Technology
Making Information Technology Sustainable
Companies should push to implement green IT initiatives that promote environmental sustainability — not just for the good of the planet, but also for the financial reward.
Jun 10, 2019

Making Information Technology Sustainable

Green IT is Good For Profits

Jun 10, 2019
Technology
As Featured In 
Production and Operations Management

For companies, going green in IT operations not only reduces energy consumption, it also boosts profits, according to new research from the University of Maryland’s Robert H. Smith School of Business.

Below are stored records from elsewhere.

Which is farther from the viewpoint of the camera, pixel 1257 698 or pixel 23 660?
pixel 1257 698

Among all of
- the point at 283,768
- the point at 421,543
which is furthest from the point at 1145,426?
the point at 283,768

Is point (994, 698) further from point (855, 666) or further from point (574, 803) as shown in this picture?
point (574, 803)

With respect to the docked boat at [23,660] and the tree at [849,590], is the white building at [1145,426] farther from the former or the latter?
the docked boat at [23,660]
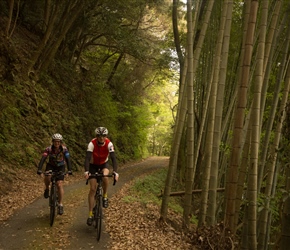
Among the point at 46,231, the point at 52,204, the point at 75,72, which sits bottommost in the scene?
the point at 46,231

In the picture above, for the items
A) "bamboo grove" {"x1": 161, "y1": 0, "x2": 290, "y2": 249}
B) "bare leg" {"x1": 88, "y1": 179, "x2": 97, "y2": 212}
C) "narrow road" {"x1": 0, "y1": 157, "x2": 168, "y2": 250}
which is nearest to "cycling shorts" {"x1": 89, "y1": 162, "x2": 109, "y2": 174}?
"bare leg" {"x1": 88, "y1": 179, "x2": 97, "y2": 212}

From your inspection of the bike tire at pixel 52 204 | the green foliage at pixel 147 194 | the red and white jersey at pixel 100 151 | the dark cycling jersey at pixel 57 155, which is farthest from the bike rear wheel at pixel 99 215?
the green foliage at pixel 147 194

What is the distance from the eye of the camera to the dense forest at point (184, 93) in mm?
4410

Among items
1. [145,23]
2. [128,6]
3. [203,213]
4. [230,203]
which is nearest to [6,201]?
[203,213]

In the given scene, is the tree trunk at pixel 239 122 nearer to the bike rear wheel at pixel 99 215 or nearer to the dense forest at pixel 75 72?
the bike rear wheel at pixel 99 215

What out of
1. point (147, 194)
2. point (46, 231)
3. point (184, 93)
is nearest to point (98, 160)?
point (46, 231)

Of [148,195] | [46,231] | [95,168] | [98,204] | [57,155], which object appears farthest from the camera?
[148,195]

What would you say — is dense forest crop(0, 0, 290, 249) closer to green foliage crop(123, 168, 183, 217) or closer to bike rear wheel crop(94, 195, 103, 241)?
green foliage crop(123, 168, 183, 217)

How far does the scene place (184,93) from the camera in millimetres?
5695

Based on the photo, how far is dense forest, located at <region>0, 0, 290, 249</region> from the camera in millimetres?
4410

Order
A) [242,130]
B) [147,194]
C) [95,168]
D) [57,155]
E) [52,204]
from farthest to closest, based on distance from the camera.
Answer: [147,194]
[57,155]
[52,204]
[95,168]
[242,130]

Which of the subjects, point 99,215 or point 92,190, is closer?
point 99,215

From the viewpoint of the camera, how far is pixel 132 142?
21125 mm

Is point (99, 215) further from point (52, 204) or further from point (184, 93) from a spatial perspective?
point (184, 93)
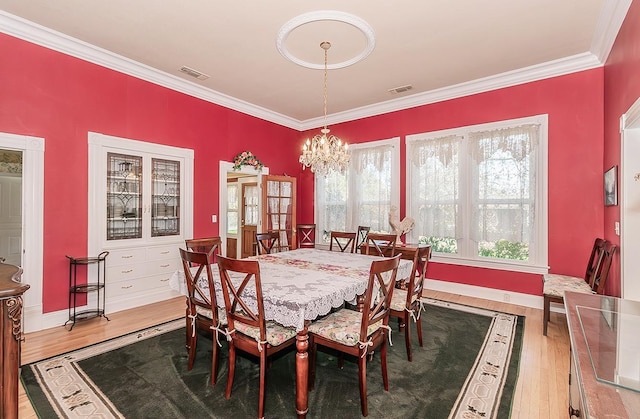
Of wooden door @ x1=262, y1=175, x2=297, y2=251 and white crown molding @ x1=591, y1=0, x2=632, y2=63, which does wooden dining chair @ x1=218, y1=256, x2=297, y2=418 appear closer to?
wooden door @ x1=262, y1=175, x2=297, y2=251

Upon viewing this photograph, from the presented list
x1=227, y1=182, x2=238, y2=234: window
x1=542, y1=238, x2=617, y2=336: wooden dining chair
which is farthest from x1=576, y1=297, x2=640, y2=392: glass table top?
x1=227, y1=182, x2=238, y2=234: window

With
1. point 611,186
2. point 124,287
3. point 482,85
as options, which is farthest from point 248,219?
point 611,186

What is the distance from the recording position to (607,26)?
3.00m

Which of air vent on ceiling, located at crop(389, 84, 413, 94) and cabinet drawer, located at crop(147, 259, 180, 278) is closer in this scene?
cabinet drawer, located at crop(147, 259, 180, 278)

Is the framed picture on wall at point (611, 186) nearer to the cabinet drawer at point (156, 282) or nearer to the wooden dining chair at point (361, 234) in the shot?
the wooden dining chair at point (361, 234)

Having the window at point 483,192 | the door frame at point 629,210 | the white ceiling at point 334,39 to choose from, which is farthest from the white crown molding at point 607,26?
the door frame at point 629,210

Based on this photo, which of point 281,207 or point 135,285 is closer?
point 135,285

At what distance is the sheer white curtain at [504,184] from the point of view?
4.07m

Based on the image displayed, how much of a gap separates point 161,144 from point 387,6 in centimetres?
331

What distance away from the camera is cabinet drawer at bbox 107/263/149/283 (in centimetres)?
381

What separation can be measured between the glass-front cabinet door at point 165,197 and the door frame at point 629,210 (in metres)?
4.99

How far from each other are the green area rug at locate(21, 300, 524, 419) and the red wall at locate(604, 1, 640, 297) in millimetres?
1454

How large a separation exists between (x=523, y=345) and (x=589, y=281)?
1.20m

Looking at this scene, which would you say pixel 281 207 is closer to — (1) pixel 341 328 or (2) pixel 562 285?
(1) pixel 341 328
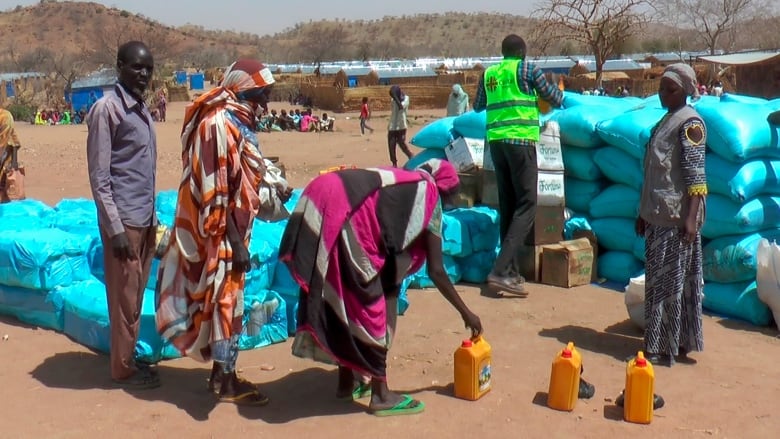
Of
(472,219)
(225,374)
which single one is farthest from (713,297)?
(225,374)

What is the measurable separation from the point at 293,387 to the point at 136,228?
1128 mm

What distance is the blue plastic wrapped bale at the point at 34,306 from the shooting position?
500 cm

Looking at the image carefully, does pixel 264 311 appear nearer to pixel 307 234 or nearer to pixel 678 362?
pixel 307 234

Information technology systems consume a lot of energy and create carbon emissions, making IT an important area where firms can focus their sustainability efforts, says Sunil Mithas, the Ralph J. Tyser Professor of Information Systems at Maryland Smith. Along with three co-authors — Jiban Khuntia of the University of Colorado at Denver, Terence Saldanha of Washington State University, and V. Sambamurthy of Michigan State University — he studied how investing in green IT systems reduced energy consumption and positively impacted profits for firms in the fast-growing emerging market of India. He says the findings should have companies pushing to implement green IT initiatives that promote greater environmental sustainability — not just for the good of the Earth, but also for the financial reward.

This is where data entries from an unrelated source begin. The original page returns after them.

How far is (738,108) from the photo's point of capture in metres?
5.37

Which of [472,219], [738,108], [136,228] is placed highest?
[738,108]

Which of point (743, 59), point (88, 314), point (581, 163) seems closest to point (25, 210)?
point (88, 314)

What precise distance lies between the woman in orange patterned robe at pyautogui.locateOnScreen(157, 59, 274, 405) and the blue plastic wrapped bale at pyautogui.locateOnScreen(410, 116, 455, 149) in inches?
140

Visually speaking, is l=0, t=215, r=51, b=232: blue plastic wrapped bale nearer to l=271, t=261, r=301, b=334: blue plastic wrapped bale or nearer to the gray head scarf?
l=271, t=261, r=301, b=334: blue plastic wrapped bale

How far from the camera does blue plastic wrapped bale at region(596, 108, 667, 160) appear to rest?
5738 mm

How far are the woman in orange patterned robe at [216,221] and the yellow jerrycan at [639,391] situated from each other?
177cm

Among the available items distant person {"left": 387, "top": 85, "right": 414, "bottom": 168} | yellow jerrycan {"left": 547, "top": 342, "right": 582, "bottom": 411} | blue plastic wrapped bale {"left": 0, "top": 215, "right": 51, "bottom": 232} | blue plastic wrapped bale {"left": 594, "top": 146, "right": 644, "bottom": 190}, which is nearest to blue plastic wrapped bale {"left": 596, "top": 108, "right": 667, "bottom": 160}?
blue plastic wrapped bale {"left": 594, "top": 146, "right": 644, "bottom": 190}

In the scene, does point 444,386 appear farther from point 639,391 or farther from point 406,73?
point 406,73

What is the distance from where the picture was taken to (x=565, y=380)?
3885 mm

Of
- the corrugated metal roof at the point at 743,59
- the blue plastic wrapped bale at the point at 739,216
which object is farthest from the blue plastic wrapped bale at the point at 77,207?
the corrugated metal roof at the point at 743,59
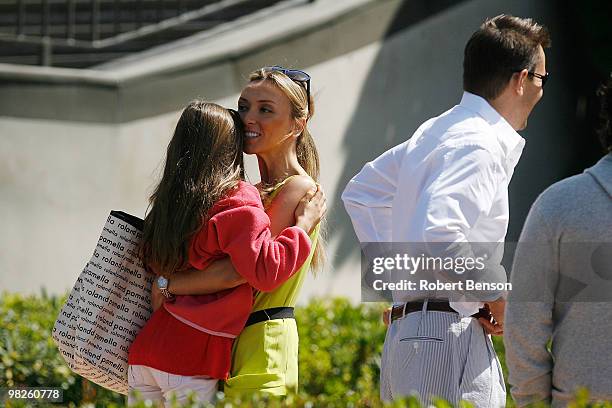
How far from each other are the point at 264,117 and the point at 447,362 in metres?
1.05

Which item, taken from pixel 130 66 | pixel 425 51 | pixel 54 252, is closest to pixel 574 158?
pixel 425 51

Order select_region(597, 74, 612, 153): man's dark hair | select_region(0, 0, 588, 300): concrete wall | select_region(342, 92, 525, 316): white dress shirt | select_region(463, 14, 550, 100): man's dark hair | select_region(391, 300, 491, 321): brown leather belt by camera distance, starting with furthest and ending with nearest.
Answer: select_region(0, 0, 588, 300): concrete wall < select_region(463, 14, 550, 100): man's dark hair < select_region(391, 300, 491, 321): brown leather belt < select_region(342, 92, 525, 316): white dress shirt < select_region(597, 74, 612, 153): man's dark hair

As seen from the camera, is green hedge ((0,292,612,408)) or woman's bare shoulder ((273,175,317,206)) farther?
green hedge ((0,292,612,408))

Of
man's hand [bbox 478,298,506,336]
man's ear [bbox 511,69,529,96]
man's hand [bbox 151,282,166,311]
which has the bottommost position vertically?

Climate change and the future of the earth’s natural resources have become a global priority, and with increasing pressure from investors, customers and many governments, more companies are working to reduce their environmental impact with more sustainable operations practices, says Mithas. Because technology use and computing needs are continuously growing, IT operations can be part of the solution to create sustainable businesses and curb carbon emissions, say the researchers.

In information technology, going green can mean designing, manufacturing, using and disposing of computers, servers and associated subsystems efficiently and effectively with minimal or no impact on the environment. Green IT also involves creating better business practices so firms can save energy, reduce electronic waste, better manage operations and consider their environmental footprint by looking at the activities of their suppliers and customers.

The researchers looked at how firms were impacted when they implemented green IT operations within the firm and when they worked with outside suppliers that operate with sustainable practices. They find that both actions cut a firm’s energy consumption, but only operations-oriented green IT initiatives increased the firm’s profits, thanks in part to the cuts in energy costs.

“This suggests that if a firm wants to earn profits from its green IT, it needs to explore possibilities of increasing operational efficiencies through operations‐oriented green IT implementations,” write the researchers. But firms won’t see a boost to profits from working with green suppliers.

Mithas and his co-authors surmise one reason may be that choosing green product suppliers could cost firms more than other suppliers. Or if the green supplier saves them money, their competitors may be reaping the same benefits from the same suppliers, negating any advantage for the firm.

“Our findings suggest that green IT need not be viewed merely as another politically correct technology initiative or management ‘fad’ with no economic rationale; instead green IT can be evaluated like any other resource or value‐adding initiative with positive profit implications,” write the researchers. Mithas says the profit boost should provide the motivation for managers to implement green IT and justify any upfront costs to implementing green technology within a firm.

The researchers go as far to say policy makers, regulators, and institutional investors should demand the disclosure of firms’ sustainability initiatives, including those related to green IT, to bring more attention and transparency to the importance of sustainability initiatives. They suggest that governments could encourage early and broad adoption of green IT initiatives through tax policies and rebates, or with mandates or encouragement from regulatory bodies such as the Securities and Exchange Commission, the Environmental Protection Agency, and various industry associations that can play an important role in the disclosure of information related to greenhouse gas emissions and green IT.

The study provides one of the first empirical tests of how green IT investments at the firm level are associated with energy cost reduction and higher profits.